La concentration de sélénium dans le sol est élevée en Europe (vert foncé) et basse dans les régions sèches (beige). | Image: Winkel/PNAS (2017)

Il n'est présent qu'en infimes quantités mais s'avère indispensable à la vie: le sélénium. Cet élément trace est moins connu que ses grands frères, le fer, l'iode et le zinc, mais humains et animaux souffrent s'ils viennent à en manquer. Une raison suffisante pour Lenny Winkel, biogéochimiste au Département des sciences de l'environnement d'ETH Zurich et à l'institut de recherche sur l'eau Eawag, de lui accorder toute son attention. Au-delà de l'échelle moléculaire, elle s'intéresse aussi au contexte global et examine la distribution du sélénium sur Terre et les facteurs l'influençant.

Des carences dans le monde entier

«Nous n'en savons pas encore beaucoup sur la répartition des éléments traces», explique la chercheuse. La concentration des sols en sélénium varie fortement selon les régions. L'homme l'absorbe principalement en consommant des produits végétaux, mais la teneur en sélénium des plantes varie elle aussi fortement en fonction du lieu où elles poussent.

De 500 000 à un million de personnes souffrent d'une carence en sélénium au niveau mondial. En Europe, c'est moins la concentration dans les sols qui pose problème que la quantité absorbée par les plantes, précise Lenny Winkel. Cela ne signifie pas que tout le monde en manque en Suisse, car en général on ne s'y nourrit pas seulement de produits locaux.

«Globalement, la concentration du sélénium dans le sol recule également en raison du réchauffement climatique», indique Lenny Winkel. Elle vient de publier avec son équipe une carte mondiale de sa répartition.

Des oeufs au sélénium

Le manque touche aussi d'autres continents. En Mongolie, les autorités ont lancé en 2016 un programme dans lequel les poules sont nourries avec du grain enrichi dans l'espoir que leurs oeufs réduisent les carences au sein de la population.

Des œufs enrichis au sélénium doivent réduire les carences au sein de la population.

Différents paramètres liés à la composition du sol et au climat influencent la concentration. En règle générale, un terrain sera pauvre en sélénium s'il est sec, mais les précipitations ne sont pas tout: la quantité de carbone organique joue aussi un rôle déterminant parce qu'il retient l'oligo-élément dans le sol en se combinant avec lui.

«Le projet de recherche de Lenny Winkel est unique et très important», commente Markus Lenz, qui travaille lui également sur le sélénium à la Hochschule für Life Sciences FHNW. Les recherches liées à la répartition globale des éléments traces sont rares. Le sélénium n'est pas facile à étudier parce que sa chimie est très complexe et qu'il se retrouve dans la nature sous différentes formes.

De plus, le rôle du phytoplancton des eaux marines joué dans sa répartition mondial n'est pas clair, un aspect que l'équipe de Lenny Winkel veut également examiner.
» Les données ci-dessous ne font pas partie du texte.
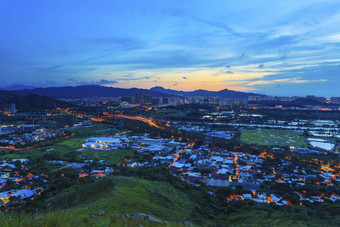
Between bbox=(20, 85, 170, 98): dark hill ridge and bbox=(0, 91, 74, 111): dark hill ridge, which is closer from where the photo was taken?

En savoir plus sur ses voies de diffusion sera nécessaire pour combattre les carences qui affectent certaines régions et qui se voient renforcées par le changement climatique.

Alexandra Bröhm est journaliste scientifique au Tages-Anzeiger et à la SonntagsZeitung.

G.D. Jones et al.: Selenium deficiency risk predicted to increase under future climate change. PNAS (2017)

Un élément vital
Le sélénium est important pour l’homme parce qu’il entre dans la composition d’un acide aminé et contribue ainsi à prévenir les dommages cellulaires. Il joue aussi un rôle considérable pour le système immunitaire et participe à la production des hormones thyroïdiennes. La dose idéale pour l’homme est située dans un domaine relativement étroit entre 40 et 400 microgrammes par jour. On parle de carence en dessous de 30 alors que les doses supérieures à 900 sont toxiques.